*** Passage to read Section Begins ***
Ethiopia, also known as the Derg, competed at the 1980 Summer Olympics in Moscow, USSR. The nation returned to the Olympic Games after boycotting the 1976 Summer Olympics in Montreal, Quebec, Canada. 41 competitors, 39 men and 2 women, took part in 26 events in 3 sports.

Medalists

Gold
 Miruts Yifter — Athletics, Men's 5000 metres
 Miruts Yifter — Athletics, Men's 10000 metres

Bronze
 Mohamed Kedir — Athletics, Men's 10000 metres
 Eshetu Tura — Athletics, Men's 3000 metres Steeplechase

Athletics

Men's 100 metres
 Besha Tuffa
 Heat — 11.55 (→ did not advance)

Men's 200 metres
 Besha Tuffa
 Heat — 23.18 (→ did not advance)

Men's 800 metres
 Abebe Zerihun 
 Heat — 1:50.3 (→ did not advance)
 Nigusse Bekele 
 Heat — 1:51.1 (→ did not advance)
 Atre Bezabeh 
 Heat — 1:52.7 (→ did not advance)

Men's 1,500 metres
Kassa Balcha
 Heat — 3:43.1 (→ did not advance)
Haile Zeru
 Heat — 3:45.7 (→ did not advance)
Nigusse Bekele
 Heat — 3:45.8 (→ did not advance)

Men's 5,000 metres
 Miruts Yifter
 Heat — 13:44.4
 Semi Final — 13:40.0
 Final — 13:21.0 (→  Gold Medal)
*** Passage to read Section Ends ***
*** Source information Section Begins ***
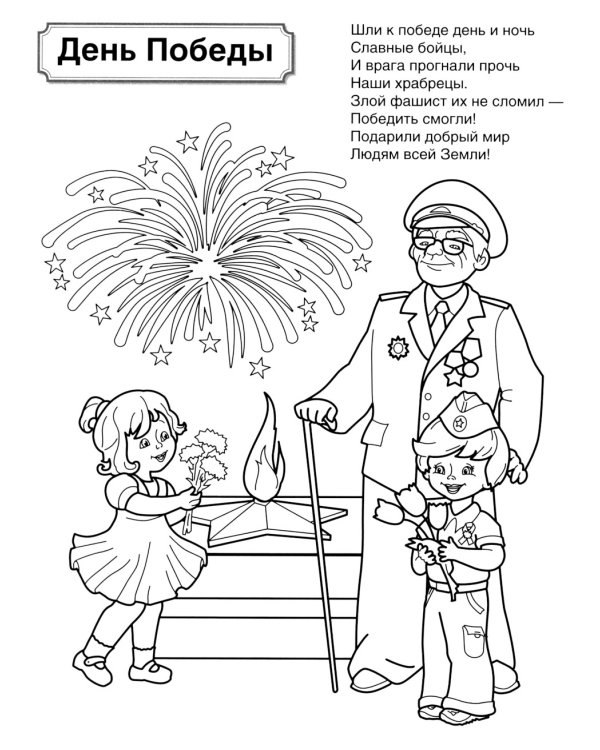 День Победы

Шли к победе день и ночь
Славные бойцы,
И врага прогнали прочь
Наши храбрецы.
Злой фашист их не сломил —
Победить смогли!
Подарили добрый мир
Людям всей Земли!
*** Source information Section Ends ***
*** Source information Section Begins ***
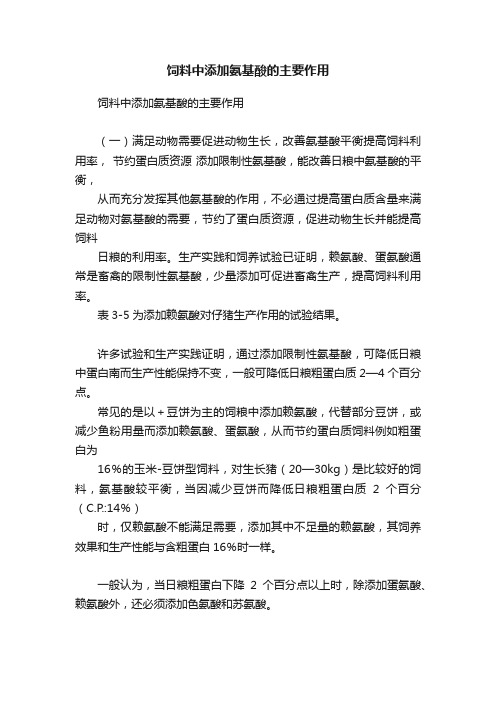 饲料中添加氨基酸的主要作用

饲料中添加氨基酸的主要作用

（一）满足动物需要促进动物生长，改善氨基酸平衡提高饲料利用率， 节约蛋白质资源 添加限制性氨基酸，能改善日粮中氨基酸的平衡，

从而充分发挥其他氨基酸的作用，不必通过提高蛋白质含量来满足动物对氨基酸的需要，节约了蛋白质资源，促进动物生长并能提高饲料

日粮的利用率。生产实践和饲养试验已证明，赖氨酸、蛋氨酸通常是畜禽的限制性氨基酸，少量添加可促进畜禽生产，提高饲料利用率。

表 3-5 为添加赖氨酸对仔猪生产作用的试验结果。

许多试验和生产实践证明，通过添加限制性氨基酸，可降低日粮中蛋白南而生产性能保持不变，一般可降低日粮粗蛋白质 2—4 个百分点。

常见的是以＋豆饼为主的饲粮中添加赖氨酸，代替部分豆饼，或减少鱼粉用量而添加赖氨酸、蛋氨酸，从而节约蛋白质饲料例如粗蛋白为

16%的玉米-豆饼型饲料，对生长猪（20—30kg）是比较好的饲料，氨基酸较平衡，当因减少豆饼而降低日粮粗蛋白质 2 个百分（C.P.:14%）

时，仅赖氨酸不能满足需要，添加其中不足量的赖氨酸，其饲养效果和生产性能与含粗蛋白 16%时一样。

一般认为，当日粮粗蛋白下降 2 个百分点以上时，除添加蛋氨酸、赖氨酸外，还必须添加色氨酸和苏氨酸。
*** Source information Section Ends ***
*** Source information Section Begins ***
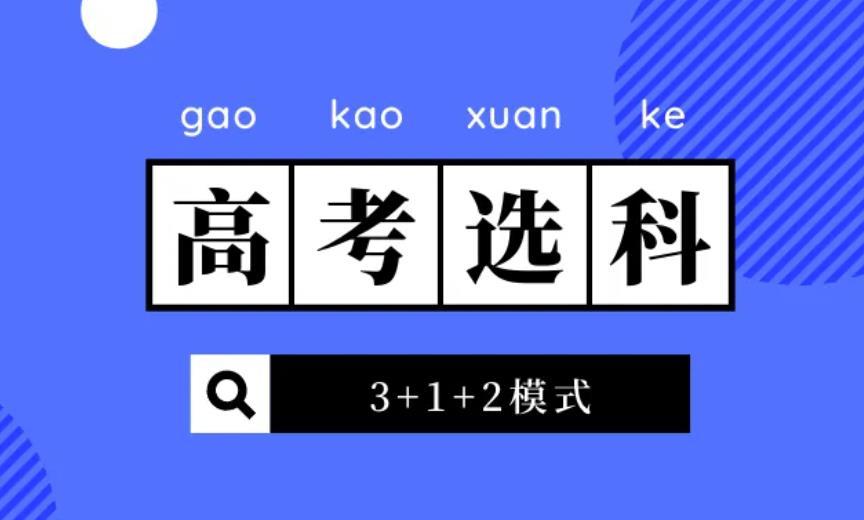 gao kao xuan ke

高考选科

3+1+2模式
*** Source information Section Ends ***
■ List of tasks
[a] Rewrite the text on Ethiopia at the 1980 Summer Olympics, starting at "Men's 200 metres" and ending at "1:51.1 (→ did not advance)", with "Abebe Zerihun" changed to "A. Zerihun".
[b] List every event heading given under Athletics in the text on Ethiopia at the 1980 Summer Olympics.
[c] Extend the text on Ethiopia at the 1980 Summer Olympics from its final line onward.

■ Answers given
[a]
Men's 200 metres
 Besha Tuffa
 Heat — 23.18 (→ did not advance)

Men's 800 metres
 A. Zerihun 
 Heat — 1:50.3 (→ did not advance)
 Nigusse Bekele 
 Heat — 1:51.1 (→ did not advance)

[b]
Men's 100 metres
Men's 200 metres
Men's 800 metres
Men's 1,500 metres
Men's 5,000 metres

[c]
 Yohannes Mohamed
 Heat — 13:45.8
 Semi Final — 13:39.4
 Final — 13:28.4 (→ 10th place)
 Mohamed Kedir
 Heat — 13:42.7
 Semi Final — 13:28.6
 Final — 13:34.2 (→ 12th place)

Men's 10,000 metres
 Miruts Yifter
 Heat — 28:41.7
 Final — 27:42.7 (→  Gold Medal)
 Mohamed Kedir
 Heat — 28:16.4
 Final — 27:44.7 (→  Bronze Medal)
 Tolossa Kotu
 Heat — 28:55.3
 Final — 27:46.5 (→ 4th place)

Men's Marathon
 Dereje Nedi
 Final — 2:12:44 (→ 7th place)
 Moges Alemayehu
 Final — 2:18:40 (→ 24th place)
 Kebede Balcha
 Final — did not finish (→ no ranking)

Men's 4x400 metres Relay
 Besha Tuffa, Kumela Fituma, Asfaw Deble, and Atre Bezabeh
 Heat — 3:18.2 (→ did not advance)

Men's 3,000 m Steeplechase
 Eshetu Tura
 Heat — 8:23.8 
 Semifinals — 8:16.2 
 Final — 8:13.6 (→  Bronze  Medal)
 Hailu Wolde-Tsadik
 Heat — 8:41.0 
 Semifinals — 8:35.0 (→ did not advance)
 Girma Wolde-Hana
 Heat — 8:54.6 (→ did not advance)

Men's Long Jump
 Abebe Gessese
 Qualification — 6.66 m (→ did not advance)

Men's Triple Jump
Yadessa Kuma
 Qualification — 13.60 m (→ did not advance)

Men's Javelin Throw
 Milkessa Chalchisa
 Qualification — 51.04 m (→ did not advance, 18th place)

Men's 20 km Walk
 Tekeste Mitiku
 Final — 1:45:45.7 (→ 23rd place)

Women's 800 metres
 Fantaye Sirak
 Heat — 2:08.7 (→ did not advance)

Women's 1,500 metres
 Amsale Woldegibriel
 Heat — 4:25.3 (→ did not advance)

Boxing

Men's Light Flyweight (– 48 kg)
 Beruk Asfaw
First Round — lost to Antti Juntumaa (Finland) after knock-out in first round

Men's Flyweight (– 51 kg)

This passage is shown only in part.